Distribution of a vaccine can be done as per various criteria. It is a political decision. One can decide that it be given to the ‘highest bidder first’. Thus, the rich—people or countries—get it first. Other criteria could be vulnerability to the disease, in this case the frontline workers—doctors, nurses and health service providers—get it first, followed by senior citizens with co-morbidity, and then the rest. But, in a democracy, equitable access to distribution is ideal. Access to vaccine requires that everyone who demands it gets it, no matter their status. But given limited supply, due to production constraints, priority of access will have to be a political decision across countries and within countries.
Availability challenges are there—it should exist in large supplies in appropriate doses, distributed easily in all climates. In the current vaccines that have emerged, there is a need for a supply chain of super-cool freezers, trained medical specialists and special vaccine centres—these networks need to be created or explored. The special supply chain is needed to carry the vaccine over large distances—as storage temperatures needed could be far quite low and shelf life may be limited. Specially-trained medical personnel are needed to vaccinate the population—in addition to limited shelf life, some candidates need repeat doses. Finally, special vaccination centres should be set up in adequate numbers to reach all, irrespective of location. These challenges have to be thought through, at the stage of R&D related to vaccine discovery and not sequentially.
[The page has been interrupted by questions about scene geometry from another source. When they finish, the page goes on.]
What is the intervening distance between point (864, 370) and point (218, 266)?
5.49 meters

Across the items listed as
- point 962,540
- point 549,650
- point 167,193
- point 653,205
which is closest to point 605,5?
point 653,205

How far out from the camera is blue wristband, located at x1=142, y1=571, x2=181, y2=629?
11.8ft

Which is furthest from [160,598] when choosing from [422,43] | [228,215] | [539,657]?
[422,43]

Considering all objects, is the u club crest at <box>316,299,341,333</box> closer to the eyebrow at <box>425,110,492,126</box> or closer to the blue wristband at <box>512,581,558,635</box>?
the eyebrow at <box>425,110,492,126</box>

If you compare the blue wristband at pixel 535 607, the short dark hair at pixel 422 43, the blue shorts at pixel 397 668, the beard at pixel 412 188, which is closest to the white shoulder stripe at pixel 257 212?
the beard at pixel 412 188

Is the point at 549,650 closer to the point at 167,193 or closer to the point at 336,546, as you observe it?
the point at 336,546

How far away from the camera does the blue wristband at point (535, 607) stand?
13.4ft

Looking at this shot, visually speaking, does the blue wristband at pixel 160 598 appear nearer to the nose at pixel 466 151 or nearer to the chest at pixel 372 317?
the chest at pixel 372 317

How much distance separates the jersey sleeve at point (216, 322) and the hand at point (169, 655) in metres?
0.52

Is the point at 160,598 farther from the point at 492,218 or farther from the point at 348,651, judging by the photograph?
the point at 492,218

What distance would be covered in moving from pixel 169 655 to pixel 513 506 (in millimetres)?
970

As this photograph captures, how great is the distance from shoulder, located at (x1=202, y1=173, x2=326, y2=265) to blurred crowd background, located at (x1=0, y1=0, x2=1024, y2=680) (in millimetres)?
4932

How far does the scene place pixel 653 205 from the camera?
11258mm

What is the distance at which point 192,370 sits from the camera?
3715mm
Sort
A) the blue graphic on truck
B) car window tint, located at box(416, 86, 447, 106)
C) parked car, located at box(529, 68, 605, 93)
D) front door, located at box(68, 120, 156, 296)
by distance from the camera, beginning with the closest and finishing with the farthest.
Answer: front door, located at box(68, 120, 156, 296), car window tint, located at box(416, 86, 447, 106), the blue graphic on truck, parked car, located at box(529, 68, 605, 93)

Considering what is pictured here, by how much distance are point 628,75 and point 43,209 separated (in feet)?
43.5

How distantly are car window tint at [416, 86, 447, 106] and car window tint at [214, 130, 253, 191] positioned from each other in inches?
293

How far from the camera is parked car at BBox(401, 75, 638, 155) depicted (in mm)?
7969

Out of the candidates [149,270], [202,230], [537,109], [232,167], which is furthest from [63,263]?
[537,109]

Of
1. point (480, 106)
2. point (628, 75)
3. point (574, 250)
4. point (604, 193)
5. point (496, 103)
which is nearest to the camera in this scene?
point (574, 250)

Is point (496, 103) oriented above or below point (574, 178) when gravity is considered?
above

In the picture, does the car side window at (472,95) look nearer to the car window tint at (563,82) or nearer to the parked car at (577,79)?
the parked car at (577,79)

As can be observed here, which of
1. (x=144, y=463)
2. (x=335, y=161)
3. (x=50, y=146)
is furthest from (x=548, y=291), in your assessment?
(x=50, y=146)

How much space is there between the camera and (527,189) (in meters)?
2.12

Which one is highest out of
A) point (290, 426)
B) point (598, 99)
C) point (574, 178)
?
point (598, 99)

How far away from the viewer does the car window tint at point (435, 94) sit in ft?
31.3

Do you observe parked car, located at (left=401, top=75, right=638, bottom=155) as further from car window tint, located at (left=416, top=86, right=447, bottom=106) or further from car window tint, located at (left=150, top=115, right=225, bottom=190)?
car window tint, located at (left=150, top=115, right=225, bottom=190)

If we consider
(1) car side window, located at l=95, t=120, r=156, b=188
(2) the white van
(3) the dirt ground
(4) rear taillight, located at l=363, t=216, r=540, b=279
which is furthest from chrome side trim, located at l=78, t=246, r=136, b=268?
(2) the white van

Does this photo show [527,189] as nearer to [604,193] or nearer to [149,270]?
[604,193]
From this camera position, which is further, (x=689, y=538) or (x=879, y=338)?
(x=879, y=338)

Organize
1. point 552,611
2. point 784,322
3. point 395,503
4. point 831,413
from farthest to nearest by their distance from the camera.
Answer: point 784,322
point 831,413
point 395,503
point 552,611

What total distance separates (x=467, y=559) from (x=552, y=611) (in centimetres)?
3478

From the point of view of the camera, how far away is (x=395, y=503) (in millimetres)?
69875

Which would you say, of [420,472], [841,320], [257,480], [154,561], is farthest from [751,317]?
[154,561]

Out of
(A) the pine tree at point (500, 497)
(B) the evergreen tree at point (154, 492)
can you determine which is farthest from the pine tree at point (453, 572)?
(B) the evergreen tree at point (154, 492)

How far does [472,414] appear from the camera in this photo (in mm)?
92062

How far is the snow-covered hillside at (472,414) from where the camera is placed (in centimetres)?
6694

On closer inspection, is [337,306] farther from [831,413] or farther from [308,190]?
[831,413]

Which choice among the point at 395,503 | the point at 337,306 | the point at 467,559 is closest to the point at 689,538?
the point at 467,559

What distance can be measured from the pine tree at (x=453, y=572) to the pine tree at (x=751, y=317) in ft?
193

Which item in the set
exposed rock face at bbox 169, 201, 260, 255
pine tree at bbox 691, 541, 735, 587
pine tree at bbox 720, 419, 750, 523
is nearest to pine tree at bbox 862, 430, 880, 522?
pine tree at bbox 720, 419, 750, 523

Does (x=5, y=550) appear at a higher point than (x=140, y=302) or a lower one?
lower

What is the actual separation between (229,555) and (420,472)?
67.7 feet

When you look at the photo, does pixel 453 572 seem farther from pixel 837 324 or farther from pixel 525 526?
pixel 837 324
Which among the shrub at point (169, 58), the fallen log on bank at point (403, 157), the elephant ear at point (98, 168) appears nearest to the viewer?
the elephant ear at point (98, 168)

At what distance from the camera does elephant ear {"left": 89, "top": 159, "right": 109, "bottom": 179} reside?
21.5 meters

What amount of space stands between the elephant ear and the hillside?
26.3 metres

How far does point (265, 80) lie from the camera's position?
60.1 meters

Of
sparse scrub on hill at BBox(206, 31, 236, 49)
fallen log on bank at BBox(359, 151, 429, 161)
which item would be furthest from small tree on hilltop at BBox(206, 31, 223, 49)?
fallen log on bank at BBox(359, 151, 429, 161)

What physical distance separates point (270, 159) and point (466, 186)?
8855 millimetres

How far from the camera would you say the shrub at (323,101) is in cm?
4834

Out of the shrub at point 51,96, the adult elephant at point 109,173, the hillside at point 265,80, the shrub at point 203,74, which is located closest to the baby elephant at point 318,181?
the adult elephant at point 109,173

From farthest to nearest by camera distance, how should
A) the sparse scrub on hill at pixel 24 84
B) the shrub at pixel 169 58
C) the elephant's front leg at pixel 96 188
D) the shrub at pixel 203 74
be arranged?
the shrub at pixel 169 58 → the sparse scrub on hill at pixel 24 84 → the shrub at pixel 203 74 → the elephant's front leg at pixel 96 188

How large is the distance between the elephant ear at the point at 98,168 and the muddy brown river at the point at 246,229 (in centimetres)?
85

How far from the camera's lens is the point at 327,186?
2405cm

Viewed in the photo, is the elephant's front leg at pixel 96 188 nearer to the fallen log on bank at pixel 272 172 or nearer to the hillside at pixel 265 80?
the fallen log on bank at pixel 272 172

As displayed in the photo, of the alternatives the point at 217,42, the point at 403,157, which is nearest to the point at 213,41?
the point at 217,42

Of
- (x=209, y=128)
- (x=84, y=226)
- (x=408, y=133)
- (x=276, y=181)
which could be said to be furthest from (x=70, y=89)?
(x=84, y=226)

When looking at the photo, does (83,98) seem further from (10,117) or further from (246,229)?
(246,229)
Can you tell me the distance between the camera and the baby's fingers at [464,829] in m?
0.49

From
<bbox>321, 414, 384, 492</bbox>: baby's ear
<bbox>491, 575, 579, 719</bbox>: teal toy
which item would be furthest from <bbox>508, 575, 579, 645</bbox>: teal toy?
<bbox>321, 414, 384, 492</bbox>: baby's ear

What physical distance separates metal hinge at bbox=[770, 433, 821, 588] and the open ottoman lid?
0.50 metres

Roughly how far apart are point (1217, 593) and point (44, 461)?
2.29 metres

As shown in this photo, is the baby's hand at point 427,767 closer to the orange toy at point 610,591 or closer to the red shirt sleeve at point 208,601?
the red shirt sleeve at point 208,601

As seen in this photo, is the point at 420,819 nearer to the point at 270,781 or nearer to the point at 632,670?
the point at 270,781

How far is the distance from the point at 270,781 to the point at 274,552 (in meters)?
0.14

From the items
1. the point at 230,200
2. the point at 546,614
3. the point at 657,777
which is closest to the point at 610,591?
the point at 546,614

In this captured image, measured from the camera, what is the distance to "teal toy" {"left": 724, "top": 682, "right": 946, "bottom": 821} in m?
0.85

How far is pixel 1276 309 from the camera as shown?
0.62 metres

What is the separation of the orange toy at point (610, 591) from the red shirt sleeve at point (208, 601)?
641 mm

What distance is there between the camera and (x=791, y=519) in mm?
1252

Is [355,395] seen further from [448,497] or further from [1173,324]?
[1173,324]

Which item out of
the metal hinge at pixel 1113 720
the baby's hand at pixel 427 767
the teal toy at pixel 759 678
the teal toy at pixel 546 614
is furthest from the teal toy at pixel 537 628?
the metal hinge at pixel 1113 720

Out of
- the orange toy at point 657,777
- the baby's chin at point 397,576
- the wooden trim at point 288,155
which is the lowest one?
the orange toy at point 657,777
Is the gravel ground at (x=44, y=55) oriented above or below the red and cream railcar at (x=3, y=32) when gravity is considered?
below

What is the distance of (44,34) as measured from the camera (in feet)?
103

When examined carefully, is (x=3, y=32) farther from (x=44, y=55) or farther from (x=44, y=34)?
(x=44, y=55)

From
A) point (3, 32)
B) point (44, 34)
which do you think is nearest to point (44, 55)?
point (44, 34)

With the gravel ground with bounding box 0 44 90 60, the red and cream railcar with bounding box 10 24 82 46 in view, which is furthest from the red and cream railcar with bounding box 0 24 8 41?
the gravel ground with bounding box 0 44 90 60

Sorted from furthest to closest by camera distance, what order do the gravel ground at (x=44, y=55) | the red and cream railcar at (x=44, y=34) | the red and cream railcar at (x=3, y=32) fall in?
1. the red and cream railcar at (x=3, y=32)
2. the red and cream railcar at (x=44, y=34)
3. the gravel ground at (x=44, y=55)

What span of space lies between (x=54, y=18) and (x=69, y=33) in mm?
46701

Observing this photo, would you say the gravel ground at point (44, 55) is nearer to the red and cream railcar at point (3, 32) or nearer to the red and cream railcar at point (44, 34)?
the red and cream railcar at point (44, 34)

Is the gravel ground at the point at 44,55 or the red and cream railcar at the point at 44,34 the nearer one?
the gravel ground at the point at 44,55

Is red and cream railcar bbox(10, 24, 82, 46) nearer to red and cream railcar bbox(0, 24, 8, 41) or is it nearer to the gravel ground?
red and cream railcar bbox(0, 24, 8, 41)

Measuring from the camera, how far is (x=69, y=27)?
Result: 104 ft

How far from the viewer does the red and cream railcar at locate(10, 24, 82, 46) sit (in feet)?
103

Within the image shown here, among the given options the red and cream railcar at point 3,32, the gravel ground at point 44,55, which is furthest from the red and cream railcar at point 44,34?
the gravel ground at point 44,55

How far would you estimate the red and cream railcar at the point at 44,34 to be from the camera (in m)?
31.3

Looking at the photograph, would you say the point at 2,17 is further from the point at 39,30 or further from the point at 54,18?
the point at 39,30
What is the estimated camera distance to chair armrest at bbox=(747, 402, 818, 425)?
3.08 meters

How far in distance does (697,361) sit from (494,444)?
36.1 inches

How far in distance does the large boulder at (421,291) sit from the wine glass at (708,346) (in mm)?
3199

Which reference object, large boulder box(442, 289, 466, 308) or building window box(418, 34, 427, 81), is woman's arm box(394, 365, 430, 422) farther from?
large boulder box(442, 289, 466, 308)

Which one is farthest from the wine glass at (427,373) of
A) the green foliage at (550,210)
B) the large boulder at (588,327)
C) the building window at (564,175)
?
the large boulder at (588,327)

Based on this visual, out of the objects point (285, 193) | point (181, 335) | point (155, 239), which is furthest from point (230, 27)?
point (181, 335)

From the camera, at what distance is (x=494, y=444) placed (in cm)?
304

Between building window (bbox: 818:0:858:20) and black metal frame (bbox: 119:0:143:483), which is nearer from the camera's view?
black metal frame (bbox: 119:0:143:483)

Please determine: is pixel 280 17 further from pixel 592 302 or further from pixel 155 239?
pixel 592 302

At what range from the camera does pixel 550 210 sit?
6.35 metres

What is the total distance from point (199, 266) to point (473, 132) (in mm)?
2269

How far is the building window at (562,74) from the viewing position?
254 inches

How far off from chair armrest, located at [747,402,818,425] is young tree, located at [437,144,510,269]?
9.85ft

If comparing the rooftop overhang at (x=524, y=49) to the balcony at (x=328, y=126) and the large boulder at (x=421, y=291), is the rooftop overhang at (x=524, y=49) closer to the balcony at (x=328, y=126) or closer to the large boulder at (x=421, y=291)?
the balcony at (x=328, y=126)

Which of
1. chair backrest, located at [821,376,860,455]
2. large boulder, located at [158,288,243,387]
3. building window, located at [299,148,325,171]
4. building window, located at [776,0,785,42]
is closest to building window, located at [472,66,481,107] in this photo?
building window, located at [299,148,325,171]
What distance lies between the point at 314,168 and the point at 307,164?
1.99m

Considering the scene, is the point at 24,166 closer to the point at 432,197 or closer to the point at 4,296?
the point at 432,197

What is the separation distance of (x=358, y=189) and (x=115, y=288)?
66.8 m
Economic cost includes cost of manufacturing of vaccine, cost of setting up new facilities or upgrading existing facilities, transport, and immunisation training.
Access is a challenge in India, given the various kinds of inequalities—rural-urban, rich-poor, caste-tribe, etc. As in all disaster management strategies, coordinated efforts are required between people who need it and the supply of the vaccine.
Availability is a distribution challenge in India, with geographical spread and inadequate transport, power issues, and cold storage infrastructure in rural and urban areas. Pharma companies that have developed these vaccines are focused on distribution mainly in their own regions and Europe by mid-2021. For low- and middle-income countries (including India), R&D of a vaccine suited to local climate and storage infrastructure needs to be explored. It will help if we consider the design-to-cost concept used in management of new products for vaccine manufactured in India. Is there a network for distribution of product, are there skills to deliver the product and is the product affordable for the consumer? R&D needs take into account the need for a long shelf life, stability at high temperatures, simplicity of administration, right doses so that more doses are available, etc. This will bring down the supply-chain cost.
An indigenous vaccine must take into account all these factors at the R&D stage itself; such weighted R&D will be helpful. In India, both the rate of deaths and infections is declining; Indian companies have entered Phase III stage and are expected to enter the market early in 2021, while imported vaccines are not likely to reach by end-2021. The cost of vaccination is still an estimate. Currently, per dose cost of a Covid-19 vaccine manufactured in India is estimated to be Rs 250, quoted by the CEO of Serum Institute of India (the Oxford vaccine may cost Rs 1,000 per dose). Thus, being atmanirbhar in vaccine development may be India’s best option.
(The author, a PhD from IIT Bombay, is an environmental social scientist.)